With the introduction of new and improved cloud computing technologies, droves of people have taken advantage of the ‘work anywhere’ mantra by working anywhere but the office.
And this is great for people that require a certain degree of flexibility around their work week, whether it’s to spend more time with their family or simply to kick their daily commute to the curb, but this isn’t why the majority of people are doing it.
According to a study published in the Academy of Management Discoveries, workers are opting to work from home because everyone else is doing it. That’s right, office workers are getting some pretty gnarly cases of FOMO.
But why should we come into the office when we don’t have to? What benefit will I ever get from having to listen to Mark from Accounts bitch about his depressing life every single day? The answer is human interaction.
And this is an incredibly important aspect of working life, as it’s these interactions (not necessarily Mark and his pessimism) that shape how we perceive our job and its importance.
When you work from home, it’s just you and maybe your dog, but it’s not likely to help you achieve self-actualisation within your work, is it?
Without the comradery of the office, work can quickly seem pointless, as having those around you “in the same boat”, so to speak, allows you to see the bigger picture. We persuade each other that what we do has a purpose, which all boils down to a sense of meaning, something that is often overlooked while you’re sitting at home in your undies.
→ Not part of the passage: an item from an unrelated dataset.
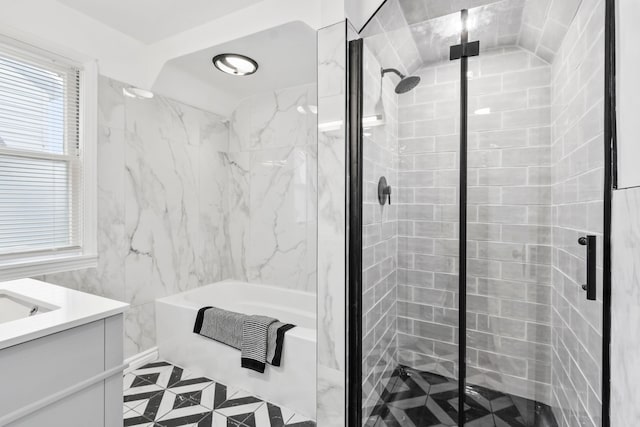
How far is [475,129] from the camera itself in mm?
1213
So not only are you hurting your own career perceptions, but those who do go into the ghost-office too. When you think about it, it’s even worse for them. They have to go into a semi-empty office and suffer through the same sense of isolation while you only have to roll out of bed to the computer. AND they have to commute. How do you live with yourself?
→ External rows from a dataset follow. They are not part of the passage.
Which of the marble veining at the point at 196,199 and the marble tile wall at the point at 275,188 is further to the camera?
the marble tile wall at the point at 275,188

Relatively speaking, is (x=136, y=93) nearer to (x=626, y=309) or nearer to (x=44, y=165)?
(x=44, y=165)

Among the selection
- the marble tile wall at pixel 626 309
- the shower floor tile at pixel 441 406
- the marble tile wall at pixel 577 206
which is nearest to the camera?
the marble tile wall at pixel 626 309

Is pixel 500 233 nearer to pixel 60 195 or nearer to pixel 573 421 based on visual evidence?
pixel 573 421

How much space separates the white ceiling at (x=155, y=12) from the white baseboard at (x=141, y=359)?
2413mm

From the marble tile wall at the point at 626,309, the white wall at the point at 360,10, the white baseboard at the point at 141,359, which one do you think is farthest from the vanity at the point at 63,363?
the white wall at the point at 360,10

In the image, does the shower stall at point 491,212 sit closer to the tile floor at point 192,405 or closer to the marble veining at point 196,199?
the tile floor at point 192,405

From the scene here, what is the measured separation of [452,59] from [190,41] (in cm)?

I’m not saying that you can’t ever work from home, there are times when it’s completely warranted, the trick is to not make it a habit.
It turns out that it might even be stunting your career growth, with the most likely consequence being slow or stalled promotion.
At the end of the day, home-working probably isn’t going anywhere anytime soon, so you can rest easy knowing that no one is going to pry you from your extra-comfy couch. But if I can impart any kind of advice on the matter, it’s to use it sparingly. Your sense of purpose and team mates will thank you for it!